╭─ EXCERPTED RECORDS

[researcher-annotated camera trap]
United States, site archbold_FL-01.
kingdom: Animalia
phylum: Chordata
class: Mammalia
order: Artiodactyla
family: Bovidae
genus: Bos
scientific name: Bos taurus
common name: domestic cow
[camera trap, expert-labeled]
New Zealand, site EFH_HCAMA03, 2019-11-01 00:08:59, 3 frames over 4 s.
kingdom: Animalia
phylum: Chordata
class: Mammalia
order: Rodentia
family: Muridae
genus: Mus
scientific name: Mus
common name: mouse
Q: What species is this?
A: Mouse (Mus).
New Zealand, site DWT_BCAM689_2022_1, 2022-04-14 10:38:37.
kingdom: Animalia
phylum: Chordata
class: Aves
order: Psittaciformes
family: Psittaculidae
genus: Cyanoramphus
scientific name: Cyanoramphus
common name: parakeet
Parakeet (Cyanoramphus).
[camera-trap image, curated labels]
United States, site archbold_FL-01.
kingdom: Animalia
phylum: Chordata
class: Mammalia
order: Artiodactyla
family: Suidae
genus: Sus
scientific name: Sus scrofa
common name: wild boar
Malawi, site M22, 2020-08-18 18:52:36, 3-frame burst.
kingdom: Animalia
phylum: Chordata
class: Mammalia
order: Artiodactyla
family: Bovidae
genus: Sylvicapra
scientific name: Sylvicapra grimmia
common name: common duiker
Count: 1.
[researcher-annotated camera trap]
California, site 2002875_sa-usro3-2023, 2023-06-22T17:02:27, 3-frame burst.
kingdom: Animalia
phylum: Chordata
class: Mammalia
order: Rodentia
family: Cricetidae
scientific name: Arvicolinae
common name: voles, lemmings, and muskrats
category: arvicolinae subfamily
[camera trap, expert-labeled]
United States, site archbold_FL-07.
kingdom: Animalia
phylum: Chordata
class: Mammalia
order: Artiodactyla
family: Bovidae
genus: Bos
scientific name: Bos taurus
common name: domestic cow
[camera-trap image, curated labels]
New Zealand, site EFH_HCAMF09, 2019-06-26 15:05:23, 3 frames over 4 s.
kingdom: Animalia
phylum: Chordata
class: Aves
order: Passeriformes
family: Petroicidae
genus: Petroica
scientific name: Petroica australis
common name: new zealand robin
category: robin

╰─

If a line in the records above contains the string "burst", copy that line out.

» **YOUR SOLUTION**:
Malawi, site M22, 2020-08-18 18:52:36, 3-frame burst.
California, site 2002875_sa-usro3-2023, 2023-06-22T17:02:27, 3-frame burst.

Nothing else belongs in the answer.